Na proposição de um Código de Ética para as unidades saúdecuf foi feita uma escolha deliberada pela Ética personalista, com prejuízo de outras opções como a Ética utilitarista ou consequencialista.
A ética personalista considera a pessoa humana como o primeiro e o mais elevado de todos os valores, prevalecendo sobre os interesses da ciência e da sociedade.
A ética personalista representa a matriz cristã da concepção do homem como criatura de Deus.
A ética utilitarista ou consequencialista baseia-se na doutrina de Hume e Stuart Mill e outros filósofos ingleses que dão prioridade ao desenvolvimento social em relação aos interesses da pessoa.
Eticamente o que pode dar bons resultados para a sociedade justifica o uso de indivíduos.
Ao fazer esta escolha inicial está a definir-se uma cultura própria para a Instituição, baseada no respeito pela
pessoa humana, como unidade substancial de corpo e espírito, como um sujeito de direitos e não um objecto das intervenções médicas e com uma dignidade intrínseca e constitutiva que nenhuma doença, em nenhuma fase, afecta, diminui ou anula.

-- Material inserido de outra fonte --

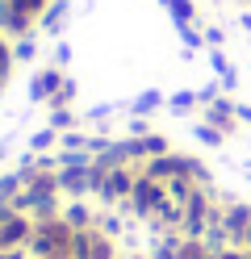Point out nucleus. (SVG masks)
I'll return each mask as SVG.
<instances>
[{
    "label": "nucleus",
    "mask_w": 251,
    "mask_h": 259,
    "mask_svg": "<svg viewBox=\"0 0 251 259\" xmlns=\"http://www.w3.org/2000/svg\"><path fill=\"white\" fill-rule=\"evenodd\" d=\"M226 230L239 247H251V205H234L226 213Z\"/></svg>",
    "instance_id": "nucleus-1"
},
{
    "label": "nucleus",
    "mask_w": 251,
    "mask_h": 259,
    "mask_svg": "<svg viewBox=\"0 0 251 259\" xmlns=\"http://www.w3.org/2000/svg\"><path fill=\"white\" fill-rule=\"evenodd\" d=\"M209 125L213 130H230L234 125V105L230 101H213L209 105Z\"/></svg>",
    "instance_id": "nucleus-2"
},
{
    "label": "nucleus",
    "mask_w": 251,
    "mask_h": 259,
    "mask_svg": "<svg viewBox=\"0 0 251 259\" xmlns=\"http://www.w3.org/2000/svg\"><path fill=\"white\" fill-rule=\"evenodd\" d=\"M167 5H172V17H176V25H184V21L193 17V5H189V0H167Z\"/></svg>",
    "instance_id": "nucleus-3"
},
{
    "label": "nucleus",
    "mask_w": 251,
    "mask_h": 259,
    "mask_svg": "<svg viewBox=\"0 0 251 259\" xmlns=\"http://www.w3.org/2000/svg\"><path fill=\"white\" fill-rule=\"evenodd\" d=\"M234 117H239V121H247V125H251V105H234Z\"/></svg>",
    "instance_id": "nucleus-4"
},
{
    "label": "nucleus",
    "mask_w": 251,
    "mask_h": 259,
    "mask_svg": "<svg viewBox=\"0 0 251 259\" xmlns=\"http://www.w3.org/2000/svg\"><path fill=\"white\" fill-rule=\"evenodd\" d=\"M193 101H197V96H189V92H180V96H176V101H172V105H176V109H189Z\"/></svg>",
    "instance_id": "nucleus-5"
},
{
    "label": "nucleus",
    "mask_w": 251,
    "mask_h": 259,
    "mask_svg": "<svg viewBox=\"0 0 251 259\" xmlns=\"http://www.w3.org/2000/svg\"><path fill=\"white\" fill-rule=\"evenodd\" d=\"M218 259H251V251H222Z\"/></svg>",
    "instance_id": "nucleus-6"
},
{
    "label": "nucleus",
    "mask_w": 251,
    "mask_h": 259,
    "mask_svg": "<svg viewBox=\"0 0 251 259\" xmlns=\"http://www.w3.org/2000/svg\"><path fill=\"white\" fill-rule=\"evenodd\" d=\"M239 25H243L247 34H251V13H243V17H239Z\"/></svg>",
    "instance_id": "nucleus-7"
},
{
    "label": "nucleus",
    "mask_w": 251,
    "mask_h": 259,
    "mask_svg": "<svg viewBox=\"0 0 251 259\" xmlns=\"http://www.w3.org/2000/svg\"><path fill=\"white\" fill-rule=\"evenodd\" d=\"M243 5H251V0H243Z\"/></svg>",
    "instance_id": "nucleus-8"
}]
</instances>
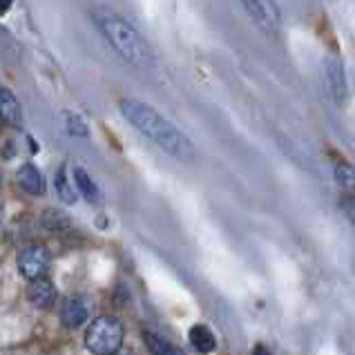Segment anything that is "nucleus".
I'll return each mask as SVG.
<instances>
[{
    "label": "nucleus",
    "mask_w": 355,
    "mask_h": 355,
    "mask_svg": "<svg viewBox=\"0 0 355 355\" xmlns=\"http://www.w3.org/2000/svg\"><path fill=\"white\" fill-rule=\"evenodd\" d=\"M119 110L132 128L141 132V135H146L152 144L164 148L168 155L181 161H190L195 157L192 141L177 125H172L166 116H161L157 110H152L150 105L141 103V101H132V98L121 101Z\"/></svg>",
    "instance_id": "obj_1"
},
{
    "label": "nucleus",
    "mask_w": 355,
    "mask_h": 355,
    "mask_svg": "<svg viewBox=\"0 0 355 355\" xmlns=\"http://www.w3.org/2000/svg\"><path fill=\"white\" fill-rule=\"evenodd\" d=\"M92 18H94V25L98 27V32L110 40V45H112L128 63H132L139 69H148L155 65V54H152L150 45L128 20H123L116 14H107V12H101V14L96 12Z\"/></svg>",
    "instance_id": "obj_2"
},
{
    "label": "nucleus",
    "mask_w": 355,
    "mask_h": 355,
    "mask_svg": "<svg viewBox=\"0 0 355 355\" xmlns=\"http://www.w3.org/2000/svg\"><path fill=\"white\" fill-rule=\"evenodd\" d=\"M123 324L114 315L96 318L85 331V347L94 355H114L123 344Z\"/></svg>",
    "instance_id": "obj_3"
},
{
    "label": "nucleus",
    "mask_w": 355,
    "mask_h": 355,
    "mask_svg": "<svg viewBox=\"0 0 355 355\" xmlns=\"http://www.w3.org/2000/svg\"><path fill=\"white\" fill-rule=\"evenodd\" d=\"M324 80H327V92H329L331 101L342 107L347 103L349 85H347V72H344L340 54L331 52L327 58H324Z\"/></svg>",
    "instance_id": "obj_4"
},
{
    "label": "nucleus",
    "mask_w": 355,
    "mask_h": 355,
    "mask_svg": "<svg viewBox=\"0 0 355 355\" xmlns=\"http://www.w3.org/2000/svg\"><path fill=\"white\" fill-rule=\"evenodd\" d=\"M241 7L246 9L250 20L261 29V32L277 34L282 29L279 7L275 3H270V0H246V3H241Z\"/></svg>",
    "instance_id": "obj_5"
},
{
    "label": "nucleus",
    "mask_w": 355,
    "mask_h": 355,
    "mask_svg": "<svg viewBox=\"0 0 355 355\" xmlns=\"http://www.w3.org/2000/svg\"><path fill=\"white\" fill-rule=\"evenodd\" d=\"M49 268V252L45 246H27L18 255V270L20 275L29 282L45 279V272Z\"/></svg>",
    "instance_id": "obj_6"
},
{
    "label": "nucleus",
    "mask_w": 355,
    "mask_h": 355,
    "mask_svg": "<svg viewBox=\"0 0 355 355\" xmlns=\"http://www.w3.org/2000/svg\"><path fill=\"white\" fill-rule=\"evenodd\" d=\"M58 318L63 322V327L67 329H78L80 324H85L89 320V304L85 297L74 295V297H67L63 302V306L58 311Z\"/></svg>",
    "instance_id": "obj_7"
},
{
    "label": "nucleus",
    "mask_w": 355,
    "mask_h": 355,
    "mask_svg": "<svg viewBox=\"0 0 355 355\" xmlns=\"http://www.w3.org/2000/svg\"><path fill=\"white\" fill-rule=\"evenodd\" d=\"M16 184L20 190L27 192V195H32V197H40L45 192V177L34 164H25V166L18 168Z\"/></svg>",
    "instance_id": "obj_8"
},
{
    "label": "nucleus",
    "mask_w": 355,
    "mask_h": 355,
    "mask_svg": "<svg viewBox=\"0 0 355 355\" xmlns=\"http://www.w3.org/2000/svg\"><path fill=\"white\" fill-rule=\"evenodd\" d=\"M58 297V291L54 286V282L49 279H38L32 282L27 288V300L34 304L36 309H49Z\"/></svg>",
    "instance_id": "obj_9"
},
{
    "label": "nucleus",
    "mask_w": 355,
    "mask_h": 355,
    "mask_svg": "<svg viewBox=\"0 0 355 355\" xmlns=\"http://www.w3.org/2000/svg\"><path fill=\"white\" fill-rule=\"evenodd\" d=\"M0 114H3V121L7 125L18 128L23 123V110H20L18 98L7 87L0 89Z\"/></svg>",
    "instance_id": "obj_10"
},
{
    "label": "nucleus",
    "mask_w": 355,
    "mask_h": 355,
    "mask_svg": "<svg viewBox=\"0 0 355 355\" xmlns=\"http://www.w3.org/2000/svg\"><path fill=\"white\" fill-rule=\"evenodd\" d=\"M190 344L195 347L199 353H212L217 347L215 342V336H212V331L208 327H204V324H195V327L190 329Z\"/></svg>",
    "instance_id": "obj_11"
},
{
    "label": "nucleus",
    "mask_w": 355,
    "mask_h": 355,
    "mask_svg": "<svg viewBox=\"0 0 355 355\" xmlns=\"http://www.w3.org/2000/svg\"><path fill=\"white\" fill-rule=\"evenodd\" d=\"M74 186H76V190L80 192V195H83L87 201H92V204H96V201L101 199L98 197L101 195L98 186L94 184V179L89 177L83 168H74Z\"/></svg>",
    "instance_id": "obj_12"
},
{
    "label": "nucleus",
    "mask_w": 355,
    "mask_h": 355,
    "mask_svg": "<svg viewBox=\"0 0 355 355\" xmlns=\"http://www.w3.org/2000/svg\"><path fill=\"white\" fill-rule=\"evenodd\" d=\"M144 340H146V347L152 355H184V351L177 349L175 344L168 342L166 338L157 336V333H152V331L144 333Z\"/></svg>",
    "instance_id": "obj_13"
},
{
    "label": "nucleus",
    "mask_w": 355,
    "mask_h": 355,
    "mask_svg": "<svg viewBox=\"0 0 355 355\" xmlns=\"http://www.w3.org/2000/svg\"><path fill=\"white\" fill-rule=\"evenodd\" d=\"M54 188H56V192H58L60 201H65V204H74V201H76V186L69 184V177L65 175V166L56 172Z\"/></svg>",
    "instance_id": "obj_14"
},
{
    "label": "nucleus",
    "mask_w": 355,
    "mask_h": 355,
    "mask_svg": "<svg viewBox=\"0 0 355 355\" xmlns=\"http://www.w3.org/2000/svg\"><path fill=\"white\" fill-rule=\"evenodd\" d=\"M336 181L342 186V190L349 192V197H355V168L347 161H340L336 166Z\"/></svg>",
    "instance_id": "obj_15"
},
{
    "label": "nucleus",
    "mask_w": 355,
    "mask_h": 355,
    "mask_svg": "<svg viewBox=\"0 0 355 355\" xmlns=\"http://www.w3.org/2000/svg\"><path fill=\"white\" fill-rule=\"evenodd\" d=\"M342 212H344V217H347V221L351 224L353 228V235H355V197H342Z\"/></svg>",
    "instance_id": "obj_16"
},
{
    "label": "nucleus",
    "mask_w": 355,
    "mask_h": 355,
    "mask_svg": "<svg viewBox=\"0 0 355 355\" xmlns=\"http://www.w3.org/2000/svg\"><path fill=\"white\" fill-rule=\"evenodd\" d=\"M65 119H67L69 135H76V137H85L87 135V128L83 125V121H80L76 114H65Z\"/></svg>",
    "instance_id": "obj_17"
},
{
    "label": "nucleus",
    "mask_w": 355,
    "mask_h": 355,
    "mask_svg": "<svg viewBox=\"0 0 355 355\" xmlns=\"http://www.w3.org/2000/svg\"><path fill=\"white\" fill-rule=\"evenodd\" d=\"M252 355H270V351L266 347H255V351H252Z\"/></svg>",
    "instance_id": "obj_18"
}]
</instances>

A ética de base personalista afirma, sem ambiguidade, que nem tudo o que tecnicamente pode ser feito deve
ser feito, porque a técnica é apenas um dos valores a considerar quando se tomam decisões sobre pessoas. Como não é utilitarista não aceita que os fins,mesmo quando sejam potencialmente benéficos, justificam, por si sós, todos os meios para os atingir.
Esta opção não constitui, de nenhuma forma, qualquer limitação à qualidade do desempenho técnico e científico dos profissionais de saúde que irão actuar nas unidades saúdecuf. Pelo contrário, a ética personalista impõe, a todos, a mais elevada competência científica e profissional porque esta é a primeira linha do respeito devido à dignidade das pessoas doentes. Mas assegura, a todos os utilizadores, que
os seus interesses pessoais, livremente expressos, sempre prevalecerão sobre os interesses dos profissionais, da ciência ou da sociedade.
Na ética personalista que inspira o Código de Ética das unidades saúdecuf o modelo paternalista é
equilibrado com a importância dada à autonomia da pessoa e deve ser assumido, por cada profissional, como uma responsabilidade e nunca como uma forma de poder.
Competência, autonomia e responsabilidade, exercidas num quadro devalores reconhecidos e partilhados,
são as palavra-chave da cultura própria das unidades saúdecuf.